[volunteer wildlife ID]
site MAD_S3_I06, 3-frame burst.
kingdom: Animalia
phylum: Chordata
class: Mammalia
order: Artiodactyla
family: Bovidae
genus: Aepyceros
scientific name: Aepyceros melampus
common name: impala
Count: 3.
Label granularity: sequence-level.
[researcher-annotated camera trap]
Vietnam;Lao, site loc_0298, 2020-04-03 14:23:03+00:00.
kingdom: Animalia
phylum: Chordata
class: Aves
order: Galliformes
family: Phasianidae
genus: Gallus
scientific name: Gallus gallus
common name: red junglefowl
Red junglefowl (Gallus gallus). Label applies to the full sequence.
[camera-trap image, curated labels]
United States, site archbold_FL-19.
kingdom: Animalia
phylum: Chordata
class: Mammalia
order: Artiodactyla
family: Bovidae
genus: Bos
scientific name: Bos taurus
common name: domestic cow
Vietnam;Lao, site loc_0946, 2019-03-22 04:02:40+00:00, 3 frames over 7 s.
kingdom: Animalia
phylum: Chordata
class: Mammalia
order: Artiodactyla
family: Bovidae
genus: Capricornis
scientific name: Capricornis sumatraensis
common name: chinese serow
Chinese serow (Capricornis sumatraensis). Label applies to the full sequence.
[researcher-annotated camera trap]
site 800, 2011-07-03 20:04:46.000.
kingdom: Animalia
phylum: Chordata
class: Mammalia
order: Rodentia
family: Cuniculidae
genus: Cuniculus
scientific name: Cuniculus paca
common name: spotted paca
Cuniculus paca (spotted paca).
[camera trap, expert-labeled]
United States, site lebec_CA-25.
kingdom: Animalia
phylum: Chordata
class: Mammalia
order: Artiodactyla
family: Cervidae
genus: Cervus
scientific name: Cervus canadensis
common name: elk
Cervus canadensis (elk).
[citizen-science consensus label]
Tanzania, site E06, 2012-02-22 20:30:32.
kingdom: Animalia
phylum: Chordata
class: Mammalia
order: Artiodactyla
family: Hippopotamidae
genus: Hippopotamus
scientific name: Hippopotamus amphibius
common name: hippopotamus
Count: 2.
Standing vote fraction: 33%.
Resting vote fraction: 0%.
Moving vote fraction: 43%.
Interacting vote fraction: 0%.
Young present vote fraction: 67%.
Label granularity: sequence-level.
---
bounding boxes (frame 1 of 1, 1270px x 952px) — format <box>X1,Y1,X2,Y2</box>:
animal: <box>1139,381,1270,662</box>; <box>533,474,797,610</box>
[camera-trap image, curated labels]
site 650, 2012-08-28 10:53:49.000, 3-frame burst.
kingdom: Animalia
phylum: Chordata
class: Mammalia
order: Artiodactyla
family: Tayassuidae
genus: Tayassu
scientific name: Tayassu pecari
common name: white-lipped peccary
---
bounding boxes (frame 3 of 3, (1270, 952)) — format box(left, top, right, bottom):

*-*-*

__Exercise instructions__
From the very first line of the records down to the line with "scientific name: Gallus gallus", please write out each line exactly, including both ends and no other lines.

__Response area__
[volunteer wildlife ID]
site MAD_S3_I06, 3-frame burst.
kingdom: Animalia
phylum: Chordata
class: Mammalia
order: Artiodactyla
family: Bovidae
genus: Aepyceros
scientific name: Aepyceros melampus
common name: impala
Count: 3.
Label granularity: sequence-level.
[researcher-annotated camera trap]
Vietnam;Lao, site loc_0298, 2020-04-03 14:23:03+00:00.
kingdom: Animalia
phylum: Chordata
class: Aves
order: Galliformes
family: Phasianidae
genus: Gallus
scientific name: Gallus gallus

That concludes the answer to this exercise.